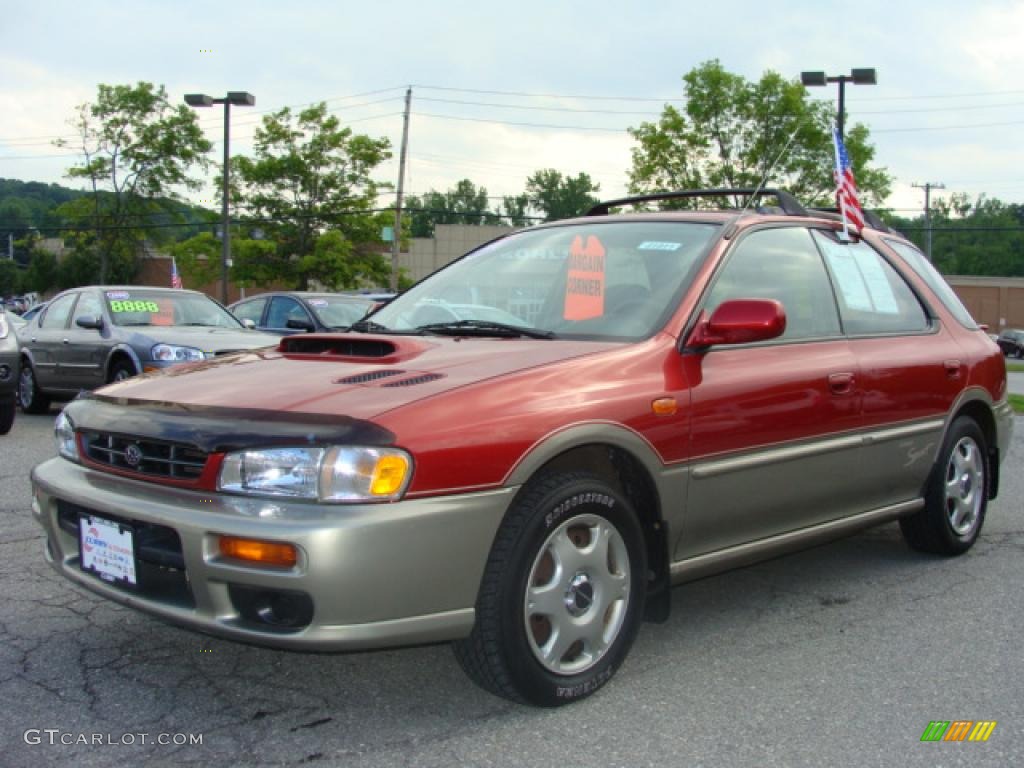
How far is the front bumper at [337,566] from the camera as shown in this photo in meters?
2.58

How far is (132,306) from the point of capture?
33.9 feet

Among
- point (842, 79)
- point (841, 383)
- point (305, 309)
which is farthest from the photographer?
point (842, 79)

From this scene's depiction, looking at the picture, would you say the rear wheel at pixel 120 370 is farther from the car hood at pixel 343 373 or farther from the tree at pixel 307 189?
the tree at pixel 307 189

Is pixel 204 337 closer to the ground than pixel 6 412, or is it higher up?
higher up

★ ★ ★

• **Aim of the exercise**
Update the listing above by replacing every "farther" with "further" and changing nothing else. Leave out the picture.

• **Solution for this exercise**
How far is the front bumper at [337,566] from the camera as shown in this photo in meters?
2.58

How far is (132,306) from the point of capture?
33.9 feet

Among
- point (842, 79)
- point (841, 383)
- point (305, 309)
which is farthest from the photographer?
point (842, 79)

From this scene's depiction, looking at the picture, would you say the rear wheel at pixel 120 370 is further from the car hood at pixel 343 373 or further from the tree at pixel 307 189?
the tree at pixel 307 189

Is pixel 204 337 closer to the ground than pixel 6 412, or is it higher up?
higher up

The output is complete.